Marine tape reaction sets Taliban fighters against commanders
KABUL (Reuters) - Taliban fighters in Afghanistan have been enraged by a video which shows U.S. marines urinating on three corpses, believed to be insurgents, and some say they do not understand their leadership's relatively measured response to the tape.
News of the clip spread fast across Afghanistan, even though only a minority of people have electricity and the internet is restricted to a tiny urban elite.
Radio can reach remote militants and villagers and mobile phones are used by many Afghans, on both sides of the war, for storing and sharing videos even in remote areas with little communications infrastructure.
"I heard from some friends about this shameful act of the U.S. forces but could not see it at first," said one militant who called himself Qari Babar, explaining that a Pashto-language radio broadcast first alerted him to the tape's existence.
The video, posted on YouTube and other websites, shows four Marines in camouflage combat uniforms urinating on three corpses. One of them jokes: "Have a nice day, buddy." Another makes a lewd joke.
Afghan President Hamid Karzai has condemned the video, describing the men's actions as "inhuman" and calling for an investigation. U.S. and NATO military commanders condemned the actions of the men, and Pentagon has acted quickly to respond to the video, in a bid to limit the fallout.
Although a Taliban spokesman criticized it last week, he said it would not harm nascent efforts to broker peace talks.
For some insurgents, their leadership's muted response to the Marines' actions was unwelcome, particularly after reports the Taliban had agreed to open a political office in Qatar to ease possible negotiation with the United States and allies.
"Our leaders overlooked this degrading and inhumane act of American soldiers because they are interested in peace talks," said Mullah Mohammad Gul, a local Taliban commander in southern Helmand province, where the video is believed to have been made.
"Our duty is to defend our sacred religion and our people and we will keep fighting, no matter what."
Insurgent fighters in other parts of the country said the video could undermine discipline and push foot soldiers to ignore orders from higher ranked fighters.
"Until now, we were following guidelines and principles laid down by our senior commanders for us to follow while fighting," said Babar, active in Afghanistan's eastern Nangarhar province.
Young insurgents might ignore orders in future, he added.
U.S. General John Allen, who commands international troops in Afghanistan, accused the Taliban's one-eyed leader, Mullah Muhammad Omar, this week of having "lost all control" of his frontline fighters after several suicide bombings in the restive south killed almost 20 people, mostly civilians.

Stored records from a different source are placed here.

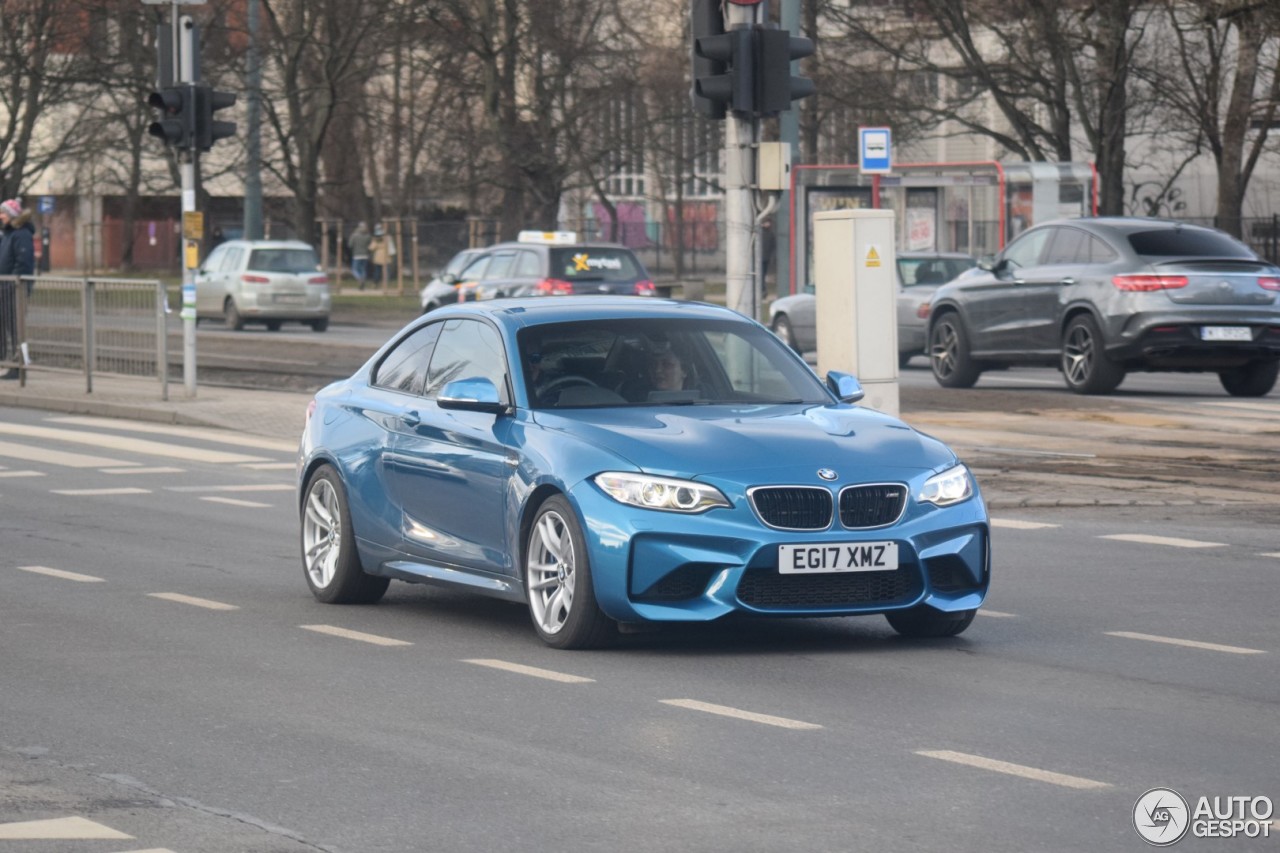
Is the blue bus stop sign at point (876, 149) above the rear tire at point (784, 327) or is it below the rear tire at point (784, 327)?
above

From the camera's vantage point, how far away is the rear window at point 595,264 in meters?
33.7

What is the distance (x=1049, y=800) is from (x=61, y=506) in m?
10.2

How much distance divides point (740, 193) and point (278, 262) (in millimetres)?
30426

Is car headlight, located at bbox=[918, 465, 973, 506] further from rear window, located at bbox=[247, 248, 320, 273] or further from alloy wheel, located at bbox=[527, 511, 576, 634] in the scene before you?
rear window, located at bbox=[247, 248, 320, 273]

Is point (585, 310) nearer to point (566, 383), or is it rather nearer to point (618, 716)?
point (566, 383)

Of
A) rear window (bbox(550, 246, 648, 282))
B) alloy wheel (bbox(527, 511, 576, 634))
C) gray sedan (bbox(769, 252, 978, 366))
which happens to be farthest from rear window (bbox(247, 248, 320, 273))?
alloy wheel (bbox(527, 511, 576, 634))

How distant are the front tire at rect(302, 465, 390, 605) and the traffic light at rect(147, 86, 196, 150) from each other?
13.0 m

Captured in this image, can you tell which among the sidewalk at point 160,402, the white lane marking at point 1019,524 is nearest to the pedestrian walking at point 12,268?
the sidewalk at point 160,402

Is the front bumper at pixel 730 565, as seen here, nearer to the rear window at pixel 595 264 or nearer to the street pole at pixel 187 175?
the street pole at pixel 187 175

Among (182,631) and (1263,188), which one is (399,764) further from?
(1263,188)

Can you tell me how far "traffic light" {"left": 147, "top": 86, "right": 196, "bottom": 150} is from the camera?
2339 centimetres

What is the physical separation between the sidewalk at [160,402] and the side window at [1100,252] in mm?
7753

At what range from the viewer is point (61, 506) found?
15.3 metres

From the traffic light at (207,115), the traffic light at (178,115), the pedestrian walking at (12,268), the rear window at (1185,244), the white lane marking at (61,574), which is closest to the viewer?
the white lane marking at (61,574)
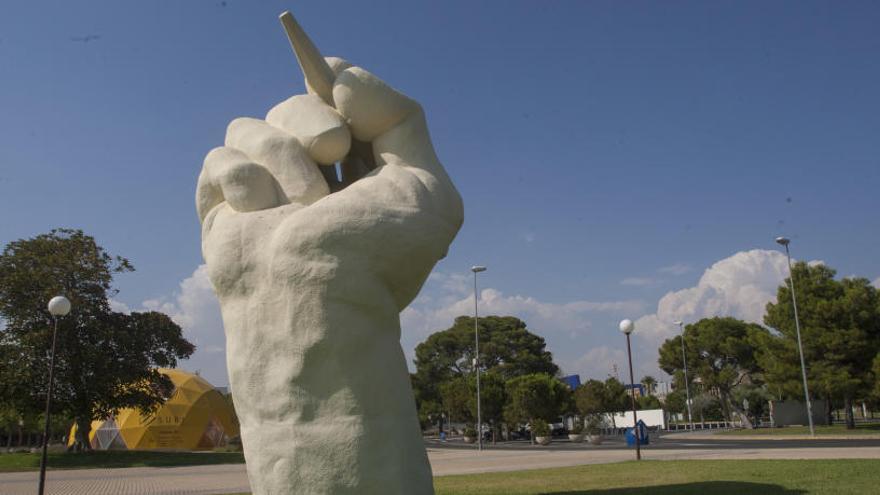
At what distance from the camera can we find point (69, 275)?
25312mm

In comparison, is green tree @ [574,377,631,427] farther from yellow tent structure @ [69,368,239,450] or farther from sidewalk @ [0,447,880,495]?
yellow tent structure @ [69,368,239,450]

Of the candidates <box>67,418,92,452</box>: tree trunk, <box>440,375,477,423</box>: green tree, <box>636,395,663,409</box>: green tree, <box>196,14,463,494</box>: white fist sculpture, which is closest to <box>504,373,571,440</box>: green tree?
<box>440,375,477,423</box>: green tree

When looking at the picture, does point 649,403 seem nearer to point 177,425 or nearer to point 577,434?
point 577,434

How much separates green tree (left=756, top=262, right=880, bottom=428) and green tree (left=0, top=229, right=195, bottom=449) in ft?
97.2

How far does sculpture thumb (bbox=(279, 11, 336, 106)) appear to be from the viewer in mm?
6391

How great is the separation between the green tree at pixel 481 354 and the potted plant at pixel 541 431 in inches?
735

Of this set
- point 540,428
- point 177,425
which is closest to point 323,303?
point 540,428

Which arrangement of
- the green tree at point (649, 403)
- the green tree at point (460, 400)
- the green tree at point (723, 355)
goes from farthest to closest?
the green tree at point (649, 403) < the green tree at point (723, 355) < the green tree at point (460, 400)

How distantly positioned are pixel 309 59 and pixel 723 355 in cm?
4502

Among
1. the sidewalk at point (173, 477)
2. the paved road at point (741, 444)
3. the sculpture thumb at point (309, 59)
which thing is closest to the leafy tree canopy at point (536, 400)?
the paved road at point (741, 444)

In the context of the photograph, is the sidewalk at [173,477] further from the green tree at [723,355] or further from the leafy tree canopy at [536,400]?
the green tree at [723,355]

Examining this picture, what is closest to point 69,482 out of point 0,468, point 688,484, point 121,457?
point 0,468

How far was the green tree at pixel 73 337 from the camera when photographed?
23.9 m

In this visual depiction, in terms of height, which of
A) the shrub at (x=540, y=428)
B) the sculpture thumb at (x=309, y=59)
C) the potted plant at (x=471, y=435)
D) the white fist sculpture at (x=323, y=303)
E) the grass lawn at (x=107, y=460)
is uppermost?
the sculpture thumb at (x=309, y=59)
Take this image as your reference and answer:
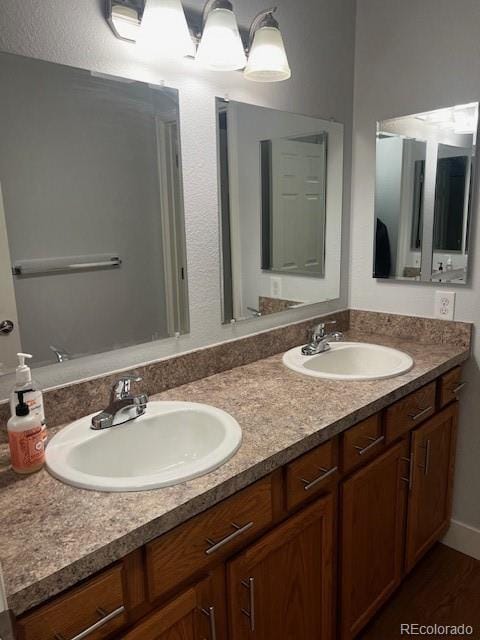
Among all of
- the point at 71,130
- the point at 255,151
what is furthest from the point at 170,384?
the point at 255,151

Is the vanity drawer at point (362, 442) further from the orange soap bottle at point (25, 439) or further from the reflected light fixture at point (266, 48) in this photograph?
the reflected light fixture at point (266, 48)

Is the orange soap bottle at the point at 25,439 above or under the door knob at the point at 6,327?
under

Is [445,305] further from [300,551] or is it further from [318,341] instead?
[300,551]

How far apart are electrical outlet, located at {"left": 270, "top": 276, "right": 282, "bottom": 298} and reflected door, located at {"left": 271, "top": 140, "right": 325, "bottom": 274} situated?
4 centimetres

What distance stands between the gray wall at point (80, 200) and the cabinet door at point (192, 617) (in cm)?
66

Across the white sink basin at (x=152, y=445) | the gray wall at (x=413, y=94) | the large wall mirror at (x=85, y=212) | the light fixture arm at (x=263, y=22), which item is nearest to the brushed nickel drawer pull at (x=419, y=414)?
the gray wall at (x=413, y=94)

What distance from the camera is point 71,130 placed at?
1193mm

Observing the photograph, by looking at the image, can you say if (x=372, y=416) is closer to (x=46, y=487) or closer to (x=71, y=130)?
(x=46, y=487)

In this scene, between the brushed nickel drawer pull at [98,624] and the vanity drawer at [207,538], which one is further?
the vanity drawer at [207,538]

Babar said he watched the video with around 70 fighters, and said it shocked them even though previous cases of abuse by foreign soldiers in Afghanistan, including the murder of innocent civilians, had been well publicized.
"Every one is now desperately trying to find U.S. soldiers to take revenge for the desecration of the bodies," he added.
HATE WILL GROW
Several commanders also thought the Marines' actions would also help bolster the group's standing with the rural Afghans they fight among.
"It helps us to win the support and sympathy of the Afghan people," Abdul Basit, who fights in eastern Khost province where insurgents have a strong presence, told Reuters.
"You see now the entire nation, even so many people in the government and armed forces, have turned against them because of the atrocities," Basit said.
Basit added that they had been advised by their leaders not to kill their prisoners and spies but after seeing the video, many of them might not control themselves in future.
In the southern town of Marjah, a part of Helmand that has seen heavy fighting and was the centre of a U.S.-led campaign to displace the Taliban in early 2010, another commander agreed.
"It is good that such video has emerged which showed Americans' inhumane acts," Mullah Abdullah told Reuters by satellite phone. He disagreed it would sap discipline, and instead saw a groundswell of greater support.
"From now on, hate against the foreign troops will grow in the hearts of every Muslim, especially in Afghanistan."